I've installed rust. By default book is installed at
file:///home/< user name >/snap/rustup/common/rustup/toolchains/stable-x86_64-unknown-linux-gnu/share/doc/rust/html/book/index.html
Unable to open it in browser.
It will be nice if you install the book at standard location /usr/share/doc
If you want to install rustup and its components in more standard paths, you could consider removing the snap and using the standard installation instead. Though that also puts it into a folder in the user directory (/home/<user name>/.rustup/toolchains/stable-x86_64-unknown-linux-gnu/share/doc/rust/html/book/index.html) so I’m not certain whether that would make a significant difference for your problems.
Regarding the problem at hand, what’s the output of rustup doc for you? What kind of errors / problems are you encountering? I’m personally not too familiar with snaps though, but perhaps others can help.
If the actual problem is a firefox snap being unable to read the files, and if you happen to have google-chrome installed as a non-snap with proper file access, but firefox is the default browser, then you could also see if something like executing BROWSER="google-chrome" rustup doc works.
file:///home/< user name >/snap/rustup/common/rustup/toolchains/stable-x86_64-unknown-linux-gnu/share/doc/rust/html/index.html
both firefox & chrome are installed using snap.
to install firefox without snap, I have to do
sudo add-apt-repository ppa:mozillateam/ppa
but this command is hanging for quite long time and terminating with timeout error.

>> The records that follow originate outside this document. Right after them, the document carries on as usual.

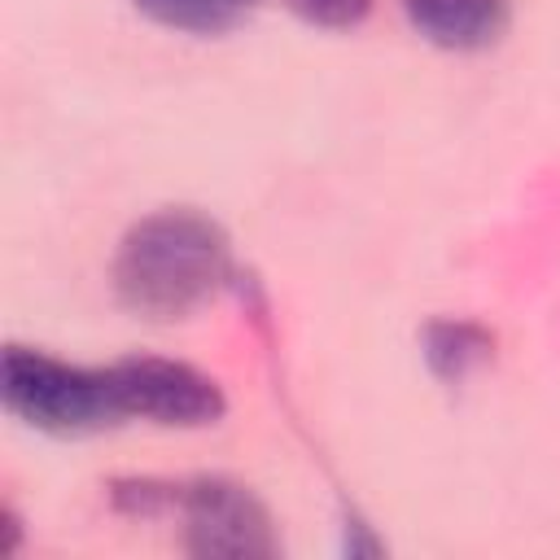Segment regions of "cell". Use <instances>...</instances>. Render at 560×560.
<instances>
[{
    "label": "cell",
    "instance_id": "1",
    "mask_svg": "<svg viewBox=\"0 0 560 560\" xmlns=\"http://www.w3.org/2000/svg\"><path fill=\"white\" fill-rule=\"evenodd\" d=\"M109 280L118 306L136 319L179 324L232 280V241L210 214L166 206L127 228Z\"/></svg>",
    "mask_w": 560,
    "mask_h": 560
},
{
    "label": "cell",
    "instance_id": "2",
    "mask_svg": "<svg viewBox=\"0 0 560 560\" xmlns=\"http://www.w3.org/2000/svg\"><path fill=\"white\" fill-rule=\"evenodd\" d=\"M4 411L52 438H88L122 424L109 363L83 368L35 346H9L0 359Z\"/></svg>",
    "mask_w": 560,
    "mask_h": 560
},
{
    "label": "cell",
    "instance_id": "3",
    "mask_svg": "<svg viewBox=\"0 0 560 560\" xmlns=\"http://www.w3.org/2000/svg\"><path fill=\"white\" fill-rule=\"evenodd\" d=\"M175 512L184 521V547L206 560H267L280 551L267 503L232 477L179 481Z\"/></svg>",
    "mask_w": 560,
    "mask_h": 560
},
{
    "label": "cell",
    "instance_id": "4",
    "mask_svg": "<svg viewBox=\"0 0 560 560\" xmlns=\"http://www.w3.org/2000/svg\"><path fill=\"white\" fill-rule=\"evenodd\" d=\"M109 376H114L122 420H149L162 429H206V424H219L228 411L219 381L184 359L127 354L109 363Z\"/></svg>",
    "mask_w": 560,
    "mask_h": 560
},
{
    "label": "cell",
    "instance_id": "5",
    "mask_svg": "<svg viewBox=\"0 0 560 560\" xmlns=\"http://www.w3.org/2000/svg\"><path fill=\"white\" fill-rule=\"evenodd\" d=\"M420 39L446 52H486L512 31V0H402Z\"/></svg>",
    "mask_w": 560,
    "mask_h": 560
},
{
    "label": "cell",
    "instance_id": "6",
    "mask_svg": "<svg viewBox=\"0 0 560 560\" xmlns=\"http://www.w3.org/2000/svg\"><path fill=\"white\" fill-rule=\"evenodd\" d=\"M494 354V332L472 319H433L424 328V363L438 381L459 385L468 372L490 363Z\"/></svg>",
    "mask_w": 560,
    "mask_h": 560
},
{
    "label": "cell",
    "instance_id": "7",
    "mask_svg": "<svg viewBox=\"0 0 560 560\" xmlns=\"http://www.w3.org/2000/svg\"><path fill=\"white\" fill-rule=\"evenodd\" d=\"M131 9L144 13L149 22H158L166 31H184V35H223L245 18L228 0H131Z\"/></svg>",
    "mask_w": 560,
    "mask_h": 560
},
{
    "label": "cell",
    "instance_id": "8",
    "mask_svg": "<svg viewBox=\"0 0 560 560\" xmlns=\"http://www.w3.org/2000/svg\"><path fill=\"white\" fill-rule=\"evenodd\" d=\"M175 499H179V481H158V477H118V481H109V503L122 516L153 521V516L175 512Z\"/></svg>",
    "mask_w": 560,
    "mask_h": 560
},
{
    "label": "cell",
    "instance_id": "9",
    "mask_svg": "<svg viewBox=\"0 0 560 560\" xmlns=\"http://www.w3.org/2000/svg\"><path fill=\"white\" fill-rule=\"evenodd\" d=\"M284 9L319 31H354L359 22H368L372 0H284Z\"/></svg>",
    "mask_w": 560,
    "mask_h": 560
},
{
    "label": "cell",
    "instance_id": "10",
    "mask_svg": "<svg viewBox=\"0 0 560 560\" xmlns=\"http://www.w3.org/2000/svg\"><path fill=\"white\" fill-rule=\"evenodd\" d=\"M228 4H232V9H241V13H249V9L258 4V0H228Z\"/></svg>",
    "mask_w": 560,
    "mask_h": 560
}]
</instances>
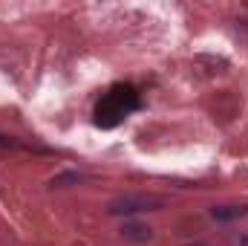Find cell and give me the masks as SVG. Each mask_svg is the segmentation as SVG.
Instances as JSON below:
<instances>
[{"mask_svg": "<svg viewBox=\"0 0 248 246\" xmlns=\"http://www.w3.org/2000/svg\"><path fill=\"white\" fill-rule=\"evenodd\" d=\"M124 93H130V90H113V93H107L104 102L98 105V110H95V122L101 124V127H113L116 122H122V116L136 105V99L124 102Z\"/></svg>", "mask_w": 248, "mask_h": 246, "instance_id": "obj_1", "label": "cell"}, {"mask_svg": "<svg viewBox=\"0 0 248 246\" xmlns=\"http://www.w3.org/2000/svg\"><path fill=\"white\" fill-rule=\"evenodd\" d=\"M162 206H165V197H156V194H124L107 206V211L110 214H133V211L162 209Z\"/></svg>", "mask_w": 248, "mask_h": 246, "instance_id": "obj_2", "label": "cell"}, {"mask_svg": "<svg viewBox=\"0 0 248 246\" xmlns=\"http://www.w3.org/2000/svg\"><path fill=\"white\" fill-rule=\"evenodd\" d=\"M122 238L124 241H133V244H144L153 238V229L144 226V223H124L122 226Z\"/></svg>", "mask_w": 248, "mask_h": 246, "instance_id": "obj_3", "label": "cell"}, {"mask_svg": "<svg viewBox=\"0 0 248 246\" xmlns=\"http://www.w3.org/2000/svg\"><path fill=\"white\" fill-rule=\"evenodd\" d=\"M246 211H248V206H214L211 209V217L219 220V223H231V220L243 217Z\"/></svg>", "mask_w": 248, "mask_h": 246, "instance_id": "obj_4", "label": "cell"}, {"mask_svg": "<svg viewBox=\"0 0 248 246\" xmlns=\"http://www.w3.org/2000/svg\"><path fill=\"white\" fill-rule=\"evenodd\" d=\"M66 183H78V174H63V177L52 180V185H66Z\"/></svg>", "mask_w": 248, "mask_h": 246, "instance_id": "obj_5", "label": "cell"}, {"mask_svg": "<svg viewBox=\"0 0 248 246\" xmlns=\"http://www.w3.org/2000/svg\"><path fill=\"white\" fill-rule=\"evenodd\" d=\"M0 151H12V139H6V136H0Z\"/></svg>", "mask_w": 248, "mask_h": 246, "instance_id": "obj_6", "label": "cell"}]
</instances>
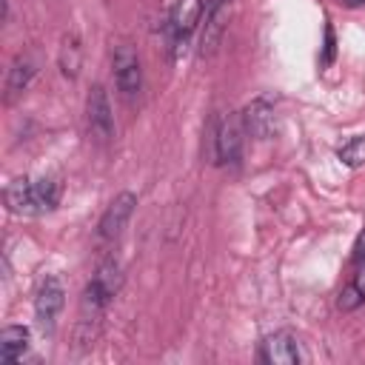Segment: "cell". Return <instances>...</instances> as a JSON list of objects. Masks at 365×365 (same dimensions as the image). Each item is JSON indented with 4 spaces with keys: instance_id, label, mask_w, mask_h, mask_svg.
<instances>
[{
    "instance_id": "obj_2",
    "label": "cell",
    "mask_w": 365,
    "mask_h": 365,
    "mask_svg": "<svg viewBox=\"0 0 365 365\" xmlns=\"http://www.w3.org/2000/svg\"><path fill=\"white\" fill-rule=\"evenodd\" d=\"M242 134H245V125H242V117L228 111L220 117L217 123V131H214V163L217 165H237L240 157H242Z\"/></svg>"
},
{
    "instance_id": "obj_13",
    "label": "cell",
    "mask_w": 365,
    "mask_h": 365,
    "mask_svg": "<svg viewBox=\"0 0 365 365\" xmlns=\"http://www.w3.org/2000/svg\"><path fill=\"white\" fill-rule=\"evenodd\" d=\"M225 20H228V6L205 14V29H202V37H200V57H211L217 51L220 40H222V31H225Z\"/></svg>"
},
{
    "instance_id": "obj_6",
    "label": "cell",
    "mask_w": 365,
    "mask_h": 365,
    "mask_svg": "<svg viewBox=\"0 0 365 365\" xmlns=\"http://www.w3.org/2000/svg\"><path fill=\"white\" fill-rule=\"evenodd\" d=\"M259 359L268 365H297L302 359L299 339L291 331H274L259 342Z\"/></svg>"
},
{
    "instance_id": "obj_21",
    "label": "cell",
    "mask_w": 365,
    "mask_h": 365,
    "mask_svg": "<svg viewBox=\"0 0 365 365\" xmlns=\"http://www.w3.org/2000/svg\"><path fill=\"white\" fill-rule=\"evenodd\" d=\"M339 3H345V6H362L365 0H339Z\"/></svg>"
},
{
    "instance_id": "obj_3",
    "label": "cell",
    "mask_w": 365,
    "mask_h": 365,
    "mask_svg": "<svg viewBox=\"0 0 365 365\" xmlns=\"http://www.w3.org/2000/svg\"><path fill=\"white\" fill-rule=\"evenodd\" d=\"M111 63H114V83H117L120 94L131 103L143 88V68H140V57H137L134 46L131 43H117L114 54H111Z\"/></svg>"
},
{
    "instance_id": "obj_11",
    "label": "cell",
    "mask_w": 365,
    "mask_h": 365,
    "mask_svg": "<svg viewBox=\"0 0 365 365\" xmlns=\"http://www.w3.org/2000/svg\"><path fill=\"white\" fill-rule=\"evenodd\" d=\"M34 74H37V63L29 54H17L9 66V74H6V103H14L29 88Z\"/></svg>"
},
{
    "instance_id": "obj_20",
    "label": "cell",
    "mask_w": 365,
    "mask_h": 365,
    "mask_svg": "<svg viewBox=\"0 0 365 365\" xmlns=\"http://www.w3.org/2000/svg\"><path fill=\"white\" fill-rule=\"evenodd\" d=\"M356 262H365V231L356 237V245H354V265Z\"/></svg>"
},
{
    "instance_id": "obj_14",
    "label": "cell",
    "mask_w": 365,
    "mask_h": 365,
    "mask_svg": "<svg viewBox=\"0 0 365 365\" xmlns=\"http://www.w3.org/2000/svg\"><path fill=\"white\" fill-rule=\"evenodd\" d=\"M29 348V328L26 325H6L0 334V359L6 365L17 362Z\"/></svg>"
},
{
    "instance_id": "obj_15",
    "label": "cell",
    "mask_w": 365,
    "mask_h": 365,
    "mask_svg": "<svg viewBox=\"0 0 365 365\" xmlns=\"http://www.w3.org/2000/svg\"><path fill=\"white\" fill-rule=\"evenodd\" d=\"M31 185H34L37 214L54 211L57 202H60V185H57V180H51V177H37V180H31Z\"/></svg>"
},
{
    "instance_id": "obj_10",
    "label": "cell",
    "mask_w": 365,
    "mask_h": 365,
    "mask_svg": "<svg viewBox=\"0 0 365 365\" xmlns=\"http://www.w3.org/2000/svg\"><path fill=\"white\" fill-rule=\"evenodd\" d=\"M3 202L11 214L20 217H37V202H34V185L29 177H14L3 188Z\"/></svg>"
},
{
    "instance_id": "obj_16",
    "label": "cell",
    "mask_w": 365,
    "mask_h": 365,
    "mask_svg": "<svg viewBox=\"0 0 365 365\" xmlns=\"http://www.w3.org/2000/svg\"><path fill=\"white\" fill-rule=\"evenodd\" d=\"M339 160L345 163V165H351V168H356V165H362L365 163V137H351L345 145H339Z\"/></svg>"
},
{
    "instance_id": "obj_9",
    "label": "cell",
    "mask_w": 365,
    "mask_h": 365,
    "mask_svg": "<svg viewBox=\"0 0 365 365\" xmlns=\"http://www.w3.org/2000/svg\"><path fill=\"white\" fill-rule=\"evenodd\" d=\"M205 11V3L202 0H177L171 6V14H168V31L174 37V43H185V37L197 29L200 17Z\"/></svg>"
},
{
    "instance_id": "obj_4",
    "label": "cell",
    "mask_w": 365,
    "mask_h": 365,
    "mask_svg": "<svg viewBox=\"0 0 365 365\" xmlns=\"http://www.w3.org/2000/svg\"><path fill=\"white\" fill-rule=\"evenodd\" d=\"M134 205H137V194H131V191H120V194L108 202V208L103 211V217H100V222H97V237H100L103 242L117 240V237L123 234L125 222L131 220Z\"/></svg>"
},
{
    "instance_id": "obj_7",
    "label": "cell",
    "mask_w": 365,
    "mask_h": 365,
    "mask_svg": "<svg viewBox=\"0 0 365 365\" xmlns=\"http://www.w3.org/2000/svg\"><path fill=\"white\" fill-rule=\"evenodd\" d=\"M63 302H66V291H63V282L57 277H46L37 288V297H34V314H37V322L43 328H54V319L57 314L63 311Z\"/></svg>"
},
{
    "instance_id": "obj_18",
    "label": "cell",
    "mask_w": 365,
    "mask_h": 365,
    "mask_svg": "<svg viewBox=\"0 0 365 365\" xmlns=\"http://www.w3.org/2000/svg\"><path fill=\"white\" fill-rule=\"evenodd\" d=\"M334 51H336V40H334V29L325 26V54H322V66H328L334 60Z\"/></svg>"
},
{
    "instance_id": "obj_19",
    "label": "cell",
    "mask_w": 365,
    "mask_h": 365,
    "mask_svg": "<svg viewBox=\"0 0 365 365\" xmlns=\"http://www.w3.org/2000/svg\"><path fill=\"white\" fill-rule=\"evenodd\" d=\"M351 285L365 297V262H356V271H354V279H351Z\"/></svg>"
},
{
    "instance_id": "obj_17",
    "label": "cell",
    "mask_w": 365,
    "mask_h": 365,
    "mask_svg": "<svg viewBox=\"0 0 365 365\" xmlns=\"http://www.w3.org/2000/svg\"><path fill=\"white\" fill-rule=\"evenodd\" d=\"M365 302V297L348 282L342 291H339V299H336V305H339V311H354V308H359Z\"/></svg>"
},
{
    "instance_id": "obj_12",
    "label": "cell",
    "mask_w": 365,
    "mask_h": 365,
    "mask_svg": "<svg viewBox=\"0 0 365 365\" xmlns=\"http://www.w3.org/2000/svg\"><path fill=\"white\" fill-rule=\"evenodd\" d=\"M57 66L63 71V77L74 80L80 74V66H83V40L77 31H66L63 40H60V51H57Z\"/></svg>"
},
{
    "instance_id": "obj_8",
    "label": "cell",
    "mask_w": 365,
    "mask_h": 365,
    "mask_svg": "<svg viewBox=\"0 0 365 365\" xmlns=\"http://www.w3.org/2000/svg\"><path fill=\"white\" fill-rule=\"evenodd\" d=\"M242 125H245V134H251L254 140H268L277 128V114H274V103L268 97H257L251 100L242 111Z\"/></svg>"
},
{
    "instance_id": "obj_1",
    "label": "cell",
    "mask_w": 365,
    "mask_h": 365,
    "mask_svg": "<svg viewBox=\"0 0 365 365\" xmlns=\"http://www.w3.org/2000/svg\"><path fill=\"white\" fill-rule=\"evenodd\" d=\"M120 285H123V268H120V262L114 257L100 259L91 282L83 291V311H91V317H97L117 297Z\"/></svg>"
},
{
    "instance_id": "obj_5",
    "label": "cell",
    "mask_w": 365,
    "mask_h": 365,
    "mask_svg": "<svg viewBox=\"0 0 365 365\" xmlns=\"http://www.w3.org/2000/svg\"><path fill=\"white\" fill-rule=\"evenodd\" d=\"M86 117H88V128L97 140H111L114 137V114H111V103L108 94L100 83H94L88 88V100H86Z\"/></svg>"
}]
</instances>
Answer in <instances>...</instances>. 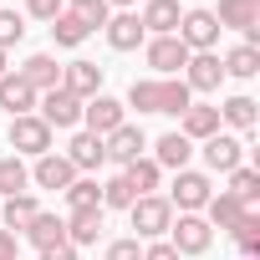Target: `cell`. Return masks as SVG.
Masks as SVG:
<instances>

Irrespective of snap, default location shouldn't have been gone to snap folder.
Question is, how did you installed rustup in the first place? Using the standard installation script, it should appear under $HOME/.rustup, not $HOME/snap.
Installing google-chrome without a snap is fairly simply in my experience. Given all browsers you tried are snaps, that might be the problem. AFAIR, there’s some problems with opening files from the local file system in browsers installed via snaps (at least for firefox I’ve heard of that problem) due to the sandboxing.
I would assume possible via this snap?, though reading the description
NOTA BENE:This is an experimental, unofficial, snap and should not be relied on.
it might be a good idea to switch to the official rustup installation procedure anyways. Unless that warning is just overly cautious; maybe there’s nothing wrong with that snap, I honestly don’t know; if nothing else, one upside of using the standard installation procedure is that if any trouble comes up, it’s easier to ask for help if you’re doing the same everyone else does.